How are tires like the commercial traction going to be for year round use? I don't use my truck a lot of miles anytime during the year and want to have solid snow capability. I'd prefer not to have to swap tires though and just keep the snows on all winter. Typical summer usage is going to be pickup tasks and some mild off road use to get firewood from my land.

Truck currently has some fairly worn Artic Claw XSIs... Truck is new to me so no real snow experience with them but doing the firewood has shown them to pack up a lot. 
http://www.tbcprivatebrands.com/sigm...ine.asp?id=247


----------



## cameron2171 (Dec 13, 2009)

just wondering would these be good in the snow?? https://www.treadwright.com/shopnow/product/tabid/61/productid/27/sename/23585r16-axiom-at-e.aspx


----------



## 2COR517 (Oct 23, 2008)

cameron2171;1067205 said:


> just wondering would these be good in the snow?? https://www.treadwright.com/shopnow/product/tabid/61/productid/27/sename/23585r16-axiom-at-e.aspx


They appear to have plenty of siping, which really helps in snow.
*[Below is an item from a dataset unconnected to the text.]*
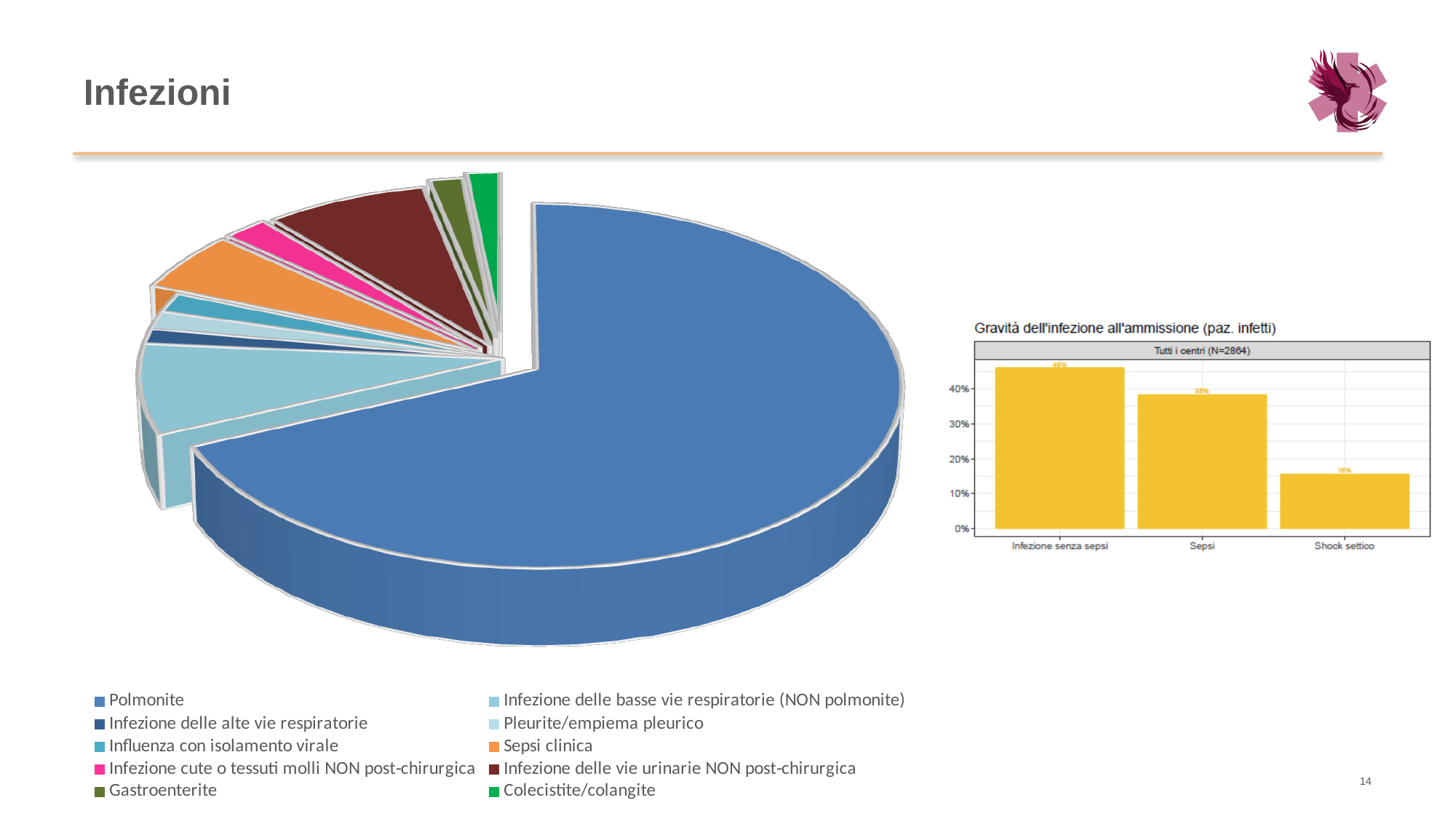
In the chart 'Gravità dell'infezione all'ammissione (paz. infetti)', which category has the highest value? Infezione senza sepsi In the chart 'Gravità dell'infezione all'ammissione (paz. infetti)', which category has the lowest value? Shock settico In the pie chart on the left, how many categories does the legend list? 10 In the chart 'Gravità dell'infezione all'ammissione (paz. infetti)', how many bars are there? 3 What is the title of the bar chart on the right of the slide? Gravità dell'infezione all'ammissione (paz. infetti) In the pie chart on the left, which is larger: the slice for Polmonite or the slice for Sepsi clinica? Polmonite In the pie chart on the left, which category has the largest slice? Polmonite In the chart 'Gravità dell'infezione all'ammissione (paz. infetti)', do the values rise or fall from left to right along the x axis? fall In the chart 'Gravità dell'infezione all'ammissione (paz. infetti)', is the value for Infezione senza sepsi greater or less than 40%? greater In the chart 'Gravità dell'infezione all'ammissione (paz. infetti)', is the value for Shock settico greater or less than 20%? less What kind of chart is the chart titled 'Gravità dell'infezione all'ammissione (paz. infetti)'? bar chart What kind of chart is the chart on the left of the slide? pie chart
But sometimes you just don't know till you try them.


----------



## cameron2171 (Dec 13, 2009)

do u think they would fit on my truck?


----------



## 2COR517 (Oct 23, 2008)

235/85 is no problem on your truck. You may need to turn the t-bars up just a bit if they haven't been done already.


----------



## cameron2171 (Dec 13, 2009)

well i just might have to try them out then


----------